Sexual Abuse Scandal Rocks World Health Organization

A girl receives a vaccine against Ebola from a nurse in Goma on August 7, 2019. - Three ca
Augustin WAMENYA / AFP) (Photo by AUGUSTIN WAMENYA/AFP via Getty Images

Donors to the World Health Organization (W.H.O.) and diplomats from member nations are voicing “serious concerns” about sexual abuse allegations emanating from W.H.O.’s mission to fight the 2018-2019 Ebola epidemic in the Congo, the Associated Press reported Friday.

The AP reported Wednesday that senior W.H.O. officials were lying when they denied knowledge of the Congo allegations, which included local aides complaining they were pressured into sex by at least two W.H.O. doctors. 

According to the complaints, one of the doctors made employment with the W.H.O. mission conditional on sexual favors – a difficult demand for impoverished residents of the Congo region to refuse – while another got a local girl pregnant and paid her to keep quiet. The AP obtained a notarized contract that revealed a W.H.O. staffer and manager signed as witnesses to the hush deal to “protect the integrity and reputation” of their organization.

The W.H.O. doctors in question, Boubacar Diallo and Jean-Paul Ngandu, denied any wrongdoing, but the AP conducted an extensive investigation including dozens of interviews, emails, legal documents, and recorded meetings that showed W.H.O. senior management disregarded the complaints about both men. The woman who accused Diallo of demanding sex in exchange for employment said he “often bragged about his connections to W.H.O. Director-General Tedros Adhanom Ghebreyesus.”

“Eight top officials privately acknowledged that WHO had failed to effectively tackle sexual exploitation during the Ebola outbreak and that the problem was systemic, recordings of internal meetings show,” the investigative report stated.

“Over 2018 and 2019, three Ebola experts, including two who worked for W.H.O. at the time, told the AP they raised concerns about sex abuse in general, and Diallo in particular, with senior managers. But they said they were told that controlling the Ebola outbreak was more important, and two said Diallo was considered ‘untouchable’ because of his relationship with Tedros,” the report added.

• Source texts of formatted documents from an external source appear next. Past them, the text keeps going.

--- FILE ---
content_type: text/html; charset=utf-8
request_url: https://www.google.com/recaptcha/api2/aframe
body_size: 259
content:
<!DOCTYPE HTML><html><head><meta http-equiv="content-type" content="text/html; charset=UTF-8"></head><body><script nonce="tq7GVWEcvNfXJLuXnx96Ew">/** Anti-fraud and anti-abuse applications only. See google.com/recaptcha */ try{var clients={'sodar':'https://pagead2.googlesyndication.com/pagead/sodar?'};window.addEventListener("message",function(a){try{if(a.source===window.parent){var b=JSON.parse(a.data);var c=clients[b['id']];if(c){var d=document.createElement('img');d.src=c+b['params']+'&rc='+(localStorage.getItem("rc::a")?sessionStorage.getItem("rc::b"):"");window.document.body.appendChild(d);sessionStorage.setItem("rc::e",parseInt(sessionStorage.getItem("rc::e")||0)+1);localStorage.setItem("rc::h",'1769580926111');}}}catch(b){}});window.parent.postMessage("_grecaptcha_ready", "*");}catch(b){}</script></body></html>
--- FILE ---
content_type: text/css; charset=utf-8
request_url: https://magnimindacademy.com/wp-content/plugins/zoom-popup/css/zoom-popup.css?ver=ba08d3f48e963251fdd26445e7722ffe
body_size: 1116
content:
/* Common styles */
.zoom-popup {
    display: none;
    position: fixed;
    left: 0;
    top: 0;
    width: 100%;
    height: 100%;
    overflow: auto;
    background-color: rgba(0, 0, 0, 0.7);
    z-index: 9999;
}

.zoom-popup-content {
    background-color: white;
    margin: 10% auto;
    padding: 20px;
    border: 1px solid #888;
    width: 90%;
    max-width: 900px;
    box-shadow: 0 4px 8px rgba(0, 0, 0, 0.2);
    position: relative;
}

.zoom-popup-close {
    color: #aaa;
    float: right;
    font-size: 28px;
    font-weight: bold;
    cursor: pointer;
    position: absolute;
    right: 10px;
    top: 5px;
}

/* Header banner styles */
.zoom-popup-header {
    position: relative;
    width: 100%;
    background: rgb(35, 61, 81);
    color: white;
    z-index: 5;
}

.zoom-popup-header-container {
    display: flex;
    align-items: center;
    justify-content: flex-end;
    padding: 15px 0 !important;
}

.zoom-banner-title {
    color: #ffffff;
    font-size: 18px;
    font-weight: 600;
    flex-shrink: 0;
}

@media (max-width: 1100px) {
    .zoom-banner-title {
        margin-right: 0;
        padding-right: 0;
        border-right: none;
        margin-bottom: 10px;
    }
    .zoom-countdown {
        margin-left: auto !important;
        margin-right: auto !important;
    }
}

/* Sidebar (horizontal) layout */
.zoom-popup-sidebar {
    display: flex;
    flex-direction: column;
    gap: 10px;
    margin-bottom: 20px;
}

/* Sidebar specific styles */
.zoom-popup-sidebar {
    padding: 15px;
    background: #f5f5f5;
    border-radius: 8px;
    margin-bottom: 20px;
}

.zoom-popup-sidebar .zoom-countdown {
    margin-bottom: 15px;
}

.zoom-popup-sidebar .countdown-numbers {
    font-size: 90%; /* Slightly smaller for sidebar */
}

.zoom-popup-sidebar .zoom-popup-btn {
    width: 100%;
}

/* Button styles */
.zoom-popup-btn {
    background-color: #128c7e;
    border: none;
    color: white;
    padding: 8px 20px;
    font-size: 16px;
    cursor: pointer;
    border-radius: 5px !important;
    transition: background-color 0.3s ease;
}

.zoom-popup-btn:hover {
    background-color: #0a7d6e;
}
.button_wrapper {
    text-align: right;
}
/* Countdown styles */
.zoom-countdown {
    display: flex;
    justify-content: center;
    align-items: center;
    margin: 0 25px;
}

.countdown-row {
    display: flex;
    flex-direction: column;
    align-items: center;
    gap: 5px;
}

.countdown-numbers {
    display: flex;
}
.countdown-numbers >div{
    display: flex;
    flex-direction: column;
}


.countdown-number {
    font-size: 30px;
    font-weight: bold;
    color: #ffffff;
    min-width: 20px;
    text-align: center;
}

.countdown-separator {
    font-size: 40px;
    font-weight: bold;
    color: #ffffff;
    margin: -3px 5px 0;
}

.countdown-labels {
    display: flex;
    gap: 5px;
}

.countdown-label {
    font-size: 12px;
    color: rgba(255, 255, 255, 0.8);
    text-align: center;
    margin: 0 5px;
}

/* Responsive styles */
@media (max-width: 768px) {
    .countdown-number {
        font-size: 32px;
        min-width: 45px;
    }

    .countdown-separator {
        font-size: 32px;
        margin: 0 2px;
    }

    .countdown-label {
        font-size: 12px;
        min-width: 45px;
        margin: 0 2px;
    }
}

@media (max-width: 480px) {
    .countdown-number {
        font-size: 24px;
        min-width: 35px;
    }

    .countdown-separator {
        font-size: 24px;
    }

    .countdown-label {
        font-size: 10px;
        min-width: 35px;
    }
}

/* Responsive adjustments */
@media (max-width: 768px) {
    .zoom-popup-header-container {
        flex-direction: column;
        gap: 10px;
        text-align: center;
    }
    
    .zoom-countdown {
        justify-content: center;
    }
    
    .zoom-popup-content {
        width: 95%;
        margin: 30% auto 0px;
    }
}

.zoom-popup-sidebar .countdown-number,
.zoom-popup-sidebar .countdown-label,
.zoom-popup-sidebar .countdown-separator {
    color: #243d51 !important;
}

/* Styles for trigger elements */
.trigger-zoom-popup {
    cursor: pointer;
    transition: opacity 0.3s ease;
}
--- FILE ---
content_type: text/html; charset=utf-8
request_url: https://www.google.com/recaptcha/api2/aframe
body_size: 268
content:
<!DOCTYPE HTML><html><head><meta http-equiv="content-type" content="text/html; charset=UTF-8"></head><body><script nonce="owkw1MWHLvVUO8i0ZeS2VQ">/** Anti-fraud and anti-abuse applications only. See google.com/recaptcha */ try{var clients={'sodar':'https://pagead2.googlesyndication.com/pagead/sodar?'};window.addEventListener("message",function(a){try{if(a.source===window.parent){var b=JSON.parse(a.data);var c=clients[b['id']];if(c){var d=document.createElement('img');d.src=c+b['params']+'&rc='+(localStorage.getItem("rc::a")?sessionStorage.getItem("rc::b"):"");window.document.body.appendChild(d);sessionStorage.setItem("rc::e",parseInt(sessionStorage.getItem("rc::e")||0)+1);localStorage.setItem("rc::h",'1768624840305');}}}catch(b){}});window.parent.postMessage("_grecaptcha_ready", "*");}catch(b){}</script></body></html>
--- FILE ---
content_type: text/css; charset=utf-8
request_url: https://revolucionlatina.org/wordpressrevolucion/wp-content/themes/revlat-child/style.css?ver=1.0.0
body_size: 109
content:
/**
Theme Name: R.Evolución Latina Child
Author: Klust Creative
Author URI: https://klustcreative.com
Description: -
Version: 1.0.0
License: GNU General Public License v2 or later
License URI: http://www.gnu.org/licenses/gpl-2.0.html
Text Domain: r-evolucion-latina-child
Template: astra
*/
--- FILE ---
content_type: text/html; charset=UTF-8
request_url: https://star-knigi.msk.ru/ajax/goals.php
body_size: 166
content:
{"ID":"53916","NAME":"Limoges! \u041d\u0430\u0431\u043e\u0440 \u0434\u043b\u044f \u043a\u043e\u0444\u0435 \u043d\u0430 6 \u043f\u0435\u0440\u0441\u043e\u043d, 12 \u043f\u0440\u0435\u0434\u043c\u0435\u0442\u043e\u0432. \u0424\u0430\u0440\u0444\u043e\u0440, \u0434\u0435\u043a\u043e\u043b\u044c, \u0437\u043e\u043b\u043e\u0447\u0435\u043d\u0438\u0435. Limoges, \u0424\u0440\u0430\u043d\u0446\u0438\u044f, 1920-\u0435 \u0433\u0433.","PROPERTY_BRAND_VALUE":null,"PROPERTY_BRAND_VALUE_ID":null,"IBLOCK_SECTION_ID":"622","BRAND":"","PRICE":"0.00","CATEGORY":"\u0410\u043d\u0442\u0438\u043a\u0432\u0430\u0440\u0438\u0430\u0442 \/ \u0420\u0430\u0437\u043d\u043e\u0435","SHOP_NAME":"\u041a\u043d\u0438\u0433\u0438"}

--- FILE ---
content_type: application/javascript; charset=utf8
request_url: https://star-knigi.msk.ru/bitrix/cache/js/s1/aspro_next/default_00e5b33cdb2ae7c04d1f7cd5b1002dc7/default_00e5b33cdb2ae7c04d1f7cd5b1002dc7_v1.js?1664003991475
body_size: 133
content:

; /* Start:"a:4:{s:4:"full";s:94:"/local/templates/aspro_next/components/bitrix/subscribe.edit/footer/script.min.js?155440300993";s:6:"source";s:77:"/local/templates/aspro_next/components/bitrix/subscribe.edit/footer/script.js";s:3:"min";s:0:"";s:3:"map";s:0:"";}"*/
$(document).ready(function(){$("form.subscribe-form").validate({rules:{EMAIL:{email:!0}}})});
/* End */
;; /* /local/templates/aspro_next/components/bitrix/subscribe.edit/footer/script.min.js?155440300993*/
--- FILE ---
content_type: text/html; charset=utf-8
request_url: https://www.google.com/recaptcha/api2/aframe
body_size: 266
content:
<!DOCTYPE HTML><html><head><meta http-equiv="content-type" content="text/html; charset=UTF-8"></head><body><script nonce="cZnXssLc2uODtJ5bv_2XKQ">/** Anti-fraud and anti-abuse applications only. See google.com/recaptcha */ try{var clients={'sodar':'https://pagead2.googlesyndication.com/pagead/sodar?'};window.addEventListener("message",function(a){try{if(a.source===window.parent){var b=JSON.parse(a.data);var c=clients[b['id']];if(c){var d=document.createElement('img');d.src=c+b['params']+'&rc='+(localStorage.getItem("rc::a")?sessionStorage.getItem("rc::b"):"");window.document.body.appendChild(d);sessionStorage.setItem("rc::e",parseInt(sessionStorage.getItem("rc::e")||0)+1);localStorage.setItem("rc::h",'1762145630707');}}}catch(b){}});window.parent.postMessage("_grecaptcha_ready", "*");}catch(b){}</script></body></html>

The AP faulted W.H.O. for running a perfunctory investigation of the abuse claims, failing to observe its own protocols for handling abuse charges, instructing whistleblowers to keep quiet, and failing to interview any of the accusers. Some of the W.H.O. officials who talked with AP reporters seemed well aware the organization has pervasive problems with sexual abuse, and were unsurprised the Congo allegations went nowhere:

“All of us may have been suspecting for as long as the Ebola response was taking (place) that something like this would be possible,” said Andreas Mlitzke, director of WHO’s office of compliance, risk management and ethics, during an internal meeting in November. Mlitzke likened WHO officials in Congo to “an invading force” and said, “Things like this have historically happened in wartime.”

Mlitzke said during the meeting that WHO typically “takes the passive approach” in its investigations, and that it couldn’t be expected to uncover wrongdoing among staffers.

“What prevents us from doing something proactive is our own psychology,” he said.

The AP’s follow-up report on Friday found diplomats and W.H.O. donors in the United States, U.K., and Europe expressing grave concerns about the Congo allegations, notably including the Bill and Melinda Gates Foundation, the third-largest funder for the World Health Organization.

“Our role as a funder is to hold organizations that receive grants from the foundation to the highest standards of transparency and accountability, and to insist that they take steps to prevent misconduct in the future,” the Foundation stated.

Most of these unsettled W.H.O. supporters suggested they want the organization to investigate the sexual abuse charges more seriously, or else they might withhold funding. The World Bank has already paused negotiations for new financing in the Congo, including further money for W.H.O. operations, until the allegations are thoroughly addressed.

“What’s alarming is that WHO seems to be keeping this abuse quiet and not publicly condemning these allegations. There’s a lot of talk about giving WHO more money but I don’t think any government should be committing to that until we know it’s an organization we can trust,” advised London School of Economics assistant professor Clare Wenham.

British ambassador to the United Nations Simon Manley indicated his government is seriously considering just such an approach.

“The U.K. has a zero tolerance approach when it comes to sexual exploitation and harassment – and that extends to all international organizations that we fund. We are speaking with WHO and other major donors as a matter of urgency to establish the facts,” Manley said.

Unfortunately, United Nations agencies are no strangers to sexual abuse scandals. W.H.O. is one of three such agencies accused of abusing women in the Democratic Republic of Congo during the Ebola outbreak, along with the International Organization for Migration (IOM) and UNICEF. All of those organizations have ostensibly been investigating their sex abuse scandals since late last year.